* _Short exercise a_:
Quote the records word for word, from the line containing "Based on this photo, which of" through the end of the records. Leave out the pictures.

* _Selected extract_:
Category Archives: Graves

Victor Leopold Stevens Bedwell

Victor Leopold Stevens Bedwell
2nd Lieutenat
4th Battalion Suffolk Regiment

Division 34

 Bedwell VLS Rcem com  Bedwell VLS name

 

Victor Leopold Stevens Bedwell was the son of the late Thomas Bedwell and of Mary Louisa Bedwell, of 52, Beechhill Rd., Eltham, London. Born in 1894 Victor had and older brother and sister; Edward  lived until he was 90 years old and Constance until she was 98.  In the 1901 census  his father’s occupation is given as School Master and Clergyman (Church of England) The family are living at The College, Saham Toney, Norfolk.  It appears that Thomas Bedwell was in charge of a small school of eleven boys ranging in age from 16 years to 7 years. Assissting in this task was an assistant schoolmaster and two servants. Victor was aged 6 years at the time and no doubt was also educated at the college with the younger children.

No 1911 information has been found for Victor L S Bedwell. However, the online Wisden on the Great War ‘The Lives of Cricket’s Fallen 1914 – 1918’ records that he was educated at St. John’s, Leatherhead and was a member of the cricket eleven in 1912 and 1913. It is also known that he was a  Craven Scholar at Oxford University in 1915 and that the Bedwell Prize was  founded at Exeter College, Oxford, in memory of his brilliant learning and personality.

Victor is commemorated on the family grave of his parents and grandfather. Victor was killed in action on 18 April 1916 during the fighting around the Somme and he has no known grave. He was 22years old.  His name is recorded on the Thiepval Memorial to the Missing Pier and Face 1C and 2A.

The entry below shows the details of his estate upon his death.

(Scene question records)
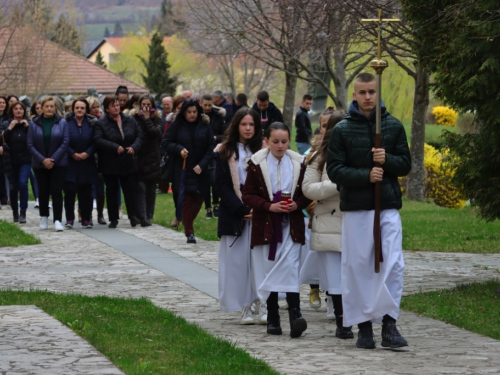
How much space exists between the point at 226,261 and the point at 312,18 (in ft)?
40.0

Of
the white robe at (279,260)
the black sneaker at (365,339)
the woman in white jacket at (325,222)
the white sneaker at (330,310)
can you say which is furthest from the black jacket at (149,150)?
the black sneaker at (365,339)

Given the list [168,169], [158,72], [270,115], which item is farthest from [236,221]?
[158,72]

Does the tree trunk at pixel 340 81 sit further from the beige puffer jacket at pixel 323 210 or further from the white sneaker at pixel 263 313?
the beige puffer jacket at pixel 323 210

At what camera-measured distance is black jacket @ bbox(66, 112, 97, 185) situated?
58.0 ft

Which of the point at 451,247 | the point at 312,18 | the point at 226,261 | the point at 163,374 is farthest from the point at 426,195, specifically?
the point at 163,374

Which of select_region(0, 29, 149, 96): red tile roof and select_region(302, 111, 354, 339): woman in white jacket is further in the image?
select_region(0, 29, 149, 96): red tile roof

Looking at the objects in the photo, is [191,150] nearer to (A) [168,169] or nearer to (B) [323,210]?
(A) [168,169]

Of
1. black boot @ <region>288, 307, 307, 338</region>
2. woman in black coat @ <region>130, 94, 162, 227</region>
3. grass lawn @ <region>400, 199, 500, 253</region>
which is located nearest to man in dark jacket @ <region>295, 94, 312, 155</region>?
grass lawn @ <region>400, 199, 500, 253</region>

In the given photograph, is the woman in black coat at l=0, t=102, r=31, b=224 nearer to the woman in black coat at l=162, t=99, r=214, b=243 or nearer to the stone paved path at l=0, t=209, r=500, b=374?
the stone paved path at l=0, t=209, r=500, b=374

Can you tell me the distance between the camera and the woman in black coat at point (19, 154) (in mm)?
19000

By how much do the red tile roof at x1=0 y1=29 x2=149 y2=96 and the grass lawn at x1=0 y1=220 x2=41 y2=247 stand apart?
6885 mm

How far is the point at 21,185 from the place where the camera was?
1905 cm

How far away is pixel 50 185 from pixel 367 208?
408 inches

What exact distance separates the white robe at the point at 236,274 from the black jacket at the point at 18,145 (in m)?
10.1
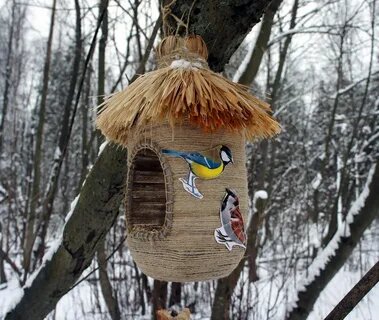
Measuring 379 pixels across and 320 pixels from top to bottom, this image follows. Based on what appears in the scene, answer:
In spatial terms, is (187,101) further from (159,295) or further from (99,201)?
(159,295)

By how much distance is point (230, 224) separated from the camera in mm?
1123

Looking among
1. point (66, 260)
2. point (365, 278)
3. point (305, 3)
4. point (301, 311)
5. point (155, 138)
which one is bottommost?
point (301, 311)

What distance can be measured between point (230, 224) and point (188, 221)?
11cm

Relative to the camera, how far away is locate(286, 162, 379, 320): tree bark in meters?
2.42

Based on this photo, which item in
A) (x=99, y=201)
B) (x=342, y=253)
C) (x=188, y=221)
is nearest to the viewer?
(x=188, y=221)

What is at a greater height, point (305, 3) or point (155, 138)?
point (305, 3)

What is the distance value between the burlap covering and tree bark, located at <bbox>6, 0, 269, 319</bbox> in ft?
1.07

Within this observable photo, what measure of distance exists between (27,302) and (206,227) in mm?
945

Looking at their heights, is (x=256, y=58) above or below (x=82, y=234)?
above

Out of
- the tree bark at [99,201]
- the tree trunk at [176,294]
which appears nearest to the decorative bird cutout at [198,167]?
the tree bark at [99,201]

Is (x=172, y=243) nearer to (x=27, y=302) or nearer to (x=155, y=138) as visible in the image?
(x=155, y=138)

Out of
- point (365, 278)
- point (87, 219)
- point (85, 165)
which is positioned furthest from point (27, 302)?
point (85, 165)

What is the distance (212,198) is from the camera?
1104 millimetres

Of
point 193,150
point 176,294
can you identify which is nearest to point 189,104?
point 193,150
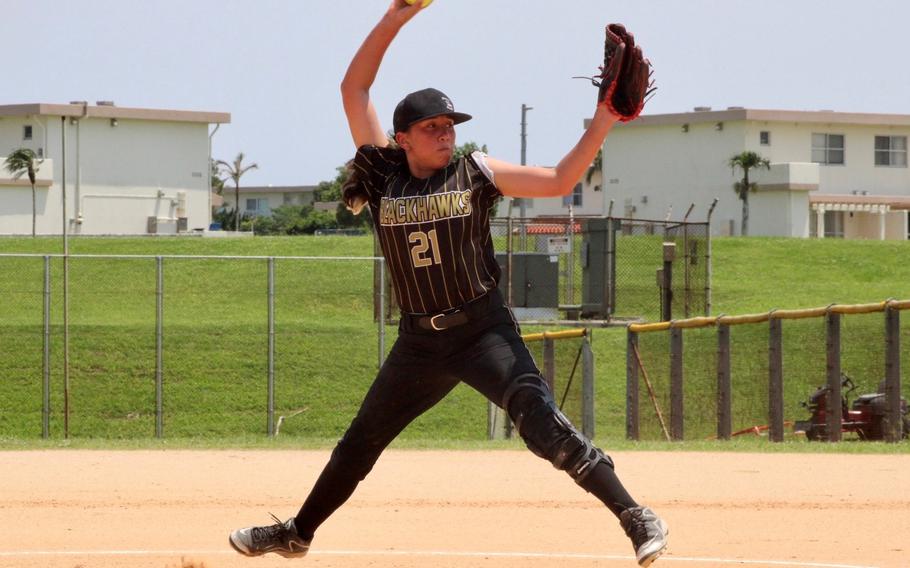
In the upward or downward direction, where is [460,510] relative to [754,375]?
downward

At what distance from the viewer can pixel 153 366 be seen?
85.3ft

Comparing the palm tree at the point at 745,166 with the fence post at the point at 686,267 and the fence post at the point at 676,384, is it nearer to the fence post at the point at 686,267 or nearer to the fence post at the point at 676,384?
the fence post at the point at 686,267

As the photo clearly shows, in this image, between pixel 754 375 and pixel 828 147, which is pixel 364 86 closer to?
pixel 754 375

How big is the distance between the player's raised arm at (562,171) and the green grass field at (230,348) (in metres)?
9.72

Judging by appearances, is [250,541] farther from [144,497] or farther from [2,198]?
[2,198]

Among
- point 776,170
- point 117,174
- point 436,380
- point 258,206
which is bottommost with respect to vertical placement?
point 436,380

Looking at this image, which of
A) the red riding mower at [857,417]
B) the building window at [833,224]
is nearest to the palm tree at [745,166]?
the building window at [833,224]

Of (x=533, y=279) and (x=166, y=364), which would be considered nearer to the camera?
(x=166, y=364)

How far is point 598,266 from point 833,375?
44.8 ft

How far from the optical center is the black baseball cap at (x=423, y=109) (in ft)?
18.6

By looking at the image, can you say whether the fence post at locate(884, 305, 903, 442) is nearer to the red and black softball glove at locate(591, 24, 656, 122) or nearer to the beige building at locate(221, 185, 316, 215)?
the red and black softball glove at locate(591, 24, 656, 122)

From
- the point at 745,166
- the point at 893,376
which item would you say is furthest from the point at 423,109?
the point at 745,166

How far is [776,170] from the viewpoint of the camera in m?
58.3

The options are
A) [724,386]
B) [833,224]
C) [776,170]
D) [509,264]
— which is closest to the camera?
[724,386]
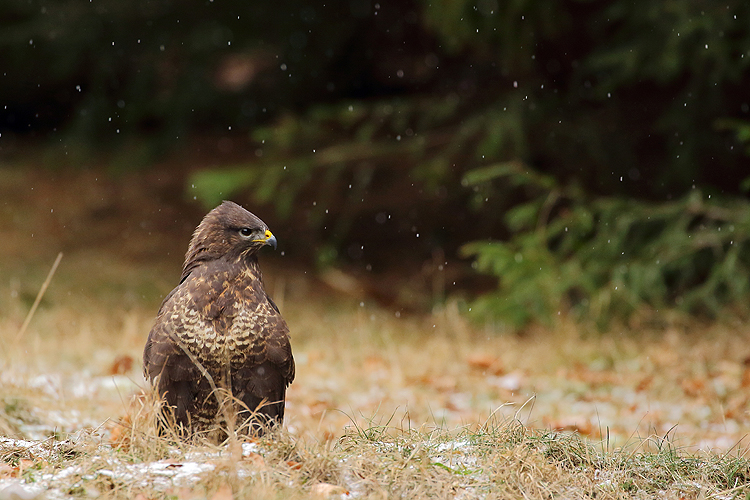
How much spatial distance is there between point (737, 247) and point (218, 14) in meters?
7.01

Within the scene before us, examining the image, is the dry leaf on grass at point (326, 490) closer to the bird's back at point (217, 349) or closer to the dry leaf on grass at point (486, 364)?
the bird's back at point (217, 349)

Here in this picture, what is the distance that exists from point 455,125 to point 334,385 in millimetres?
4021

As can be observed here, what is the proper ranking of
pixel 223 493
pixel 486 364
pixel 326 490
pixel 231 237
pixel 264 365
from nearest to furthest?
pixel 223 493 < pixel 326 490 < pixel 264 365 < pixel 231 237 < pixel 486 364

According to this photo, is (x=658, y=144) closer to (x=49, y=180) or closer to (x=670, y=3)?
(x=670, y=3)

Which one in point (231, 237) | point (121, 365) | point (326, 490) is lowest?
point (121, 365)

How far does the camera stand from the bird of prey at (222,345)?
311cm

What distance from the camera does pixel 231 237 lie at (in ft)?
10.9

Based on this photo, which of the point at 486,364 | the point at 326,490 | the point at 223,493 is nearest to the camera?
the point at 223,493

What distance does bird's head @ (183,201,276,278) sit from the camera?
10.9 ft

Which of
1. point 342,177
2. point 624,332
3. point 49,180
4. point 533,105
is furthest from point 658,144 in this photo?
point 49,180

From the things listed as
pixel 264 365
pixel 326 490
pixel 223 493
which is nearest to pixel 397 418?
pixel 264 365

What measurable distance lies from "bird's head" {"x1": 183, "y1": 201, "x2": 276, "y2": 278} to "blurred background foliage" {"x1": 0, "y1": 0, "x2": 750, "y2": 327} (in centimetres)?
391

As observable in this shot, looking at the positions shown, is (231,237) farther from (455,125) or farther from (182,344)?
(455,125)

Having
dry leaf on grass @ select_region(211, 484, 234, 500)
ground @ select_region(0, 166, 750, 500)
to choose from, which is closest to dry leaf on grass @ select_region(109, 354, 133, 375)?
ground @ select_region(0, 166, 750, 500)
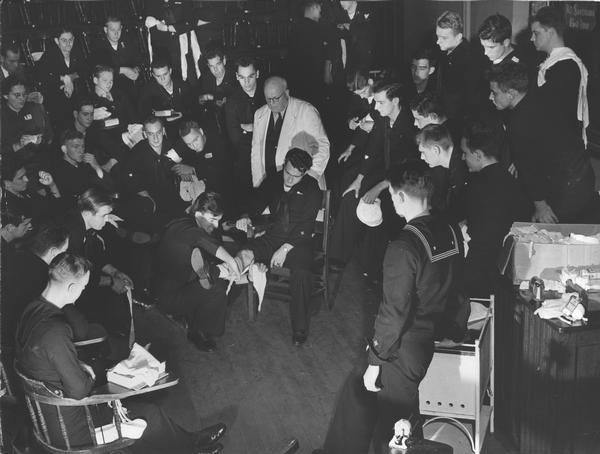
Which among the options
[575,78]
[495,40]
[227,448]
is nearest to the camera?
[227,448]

* _Short exercise b_:
Continue the piece about Victor Leopold Stevens Bedwell above from its final sentence.

* _Written response a_:
Based on this photo, which of the point at 486,364 | the point at 326,490 | the point at 223,493 is nearest to the camera?
the point at 223,493

What distance does bird's head @ (183,201,276,278) sit from the camera?
10.9 ft

Which of
1. point 342,177
2. point 624,332
3. point 49,180
4. point 533,105
is furthest from point 658,144 in this photo?
point 49,180

From the things listed as
pixel 264 365
pixel 326 490
pixel 223 493
which is nearest to pixel 397 418?
pixel 264 365

What measurable distance lies from "bird's head" {"x1": 183, "y1": 201, "x2": 276, "y2": 278} to "blurred background foliage" {"x1": 0, "y1": 0, "x2": 750, "y2": 327} (in centimetres)?
391

As observable in this shot, looking at the positions shown, is (231,237) farther from (455,125) or farther from (182,344)?
(455,125)

Having
dry leaf on grass @ select_region(211, 484, 234, 500)
ground @ select_region(0, 166, 750, 500)
to choose from, which is closest to dry leaf on grass @ select_region(109, 354, 133, 375)?
ground @ select_region(0, 166, 750, 500)
Which among the options
[575,78]
[495,40]
[227,448]
is nearest to the camera?
[227,448]

* _Written response b_:
Bedwell will

Arthur Penton Strong

Arthur Penton Strong
Lieutenant 7th Battalion Northumberland Fusiliers

Division 32

Strong AP photo

Arthur Penton Strong was the son of Arthur and Kate Strong, of Reading.  He is commemorated on the footstone of the family grave. The 1891 census indicates that Arthur had three younger brothers and an older sister his father was a builder and contractor. Kate’s brother also lived with the family. They lived at 5. Zinzan Street, Reading. By 1901 Arthur’s father had died and the family were living at 215, King’s Road, Reading. Arthur was now aged 17 and employed as a factory clerk. In 1911 Kate was living at 30. Telford Avenue with her younger sons. It has not been possible to trace Arthur through the 1911 census.

Arthur was killed in action on 26th October 1917, Aged 34.  This was the first day of what came to be known as the Second Battle of Passchendaele.   On this day the British and their allies improved their positions from Passchendaele to Poelcapelle.   Matrix tells us that the attack began at 5.40am.  On either side of the Menin road the British 7th and 5th Divisions were frustrated by marshes.  The Australians and Canadians took their objectives moving off in a mist that became a heavy rain as the day progressed.  The Canadians had 70% casualties.  Poelcapelle means church in the bog and it was in a bog that the British fought.  Several days later New Zealand troops came upon the remains of the Northumberland Fusiliers and Durham Light infantry lying in rows where they had been mown down by German machine guns as they had made their advance on the first day of the battle.

Arthur Penton Strong is buried in Poelcapelle British Cemetery. Location XXXVII. F. 19

This cemetery was made after the Armistice by the concentration of graves from other cemeteries and from the battle fields.  The great majority of the dead fell in the last five months of 1917, particularly the month of October.

 

J Starkie

Driver J. Starkie
T/16298 292 Company
Army Service Corps.

Division 49

 space for headstone

J. Starkie  was 34 years old and died on the 8th August 1915.  He was  the son of Samuel and Mary Starkie of Blackburn, Lancashire and  the husband of Sophia Starkie, of 40, Sunny Bank, Mytholmroyd, Yorkshire.

Starkie died in a tragic boating accident whilst based near Reading.  He and Private J. J. McKeever, an Irish man born at Waterside, were in a Canadian canoe on the Thames at Tilehurst when the canoe capsized and both soldiers were drowned.  Neither man could swim.  The Coroners verdict was that of “Accidental Drowning”.

During the war years there were many such accidents on the Thames, sometimes of army personelle and sometimes civilians and children.  Many drownings were accidental, some were acts of suicide.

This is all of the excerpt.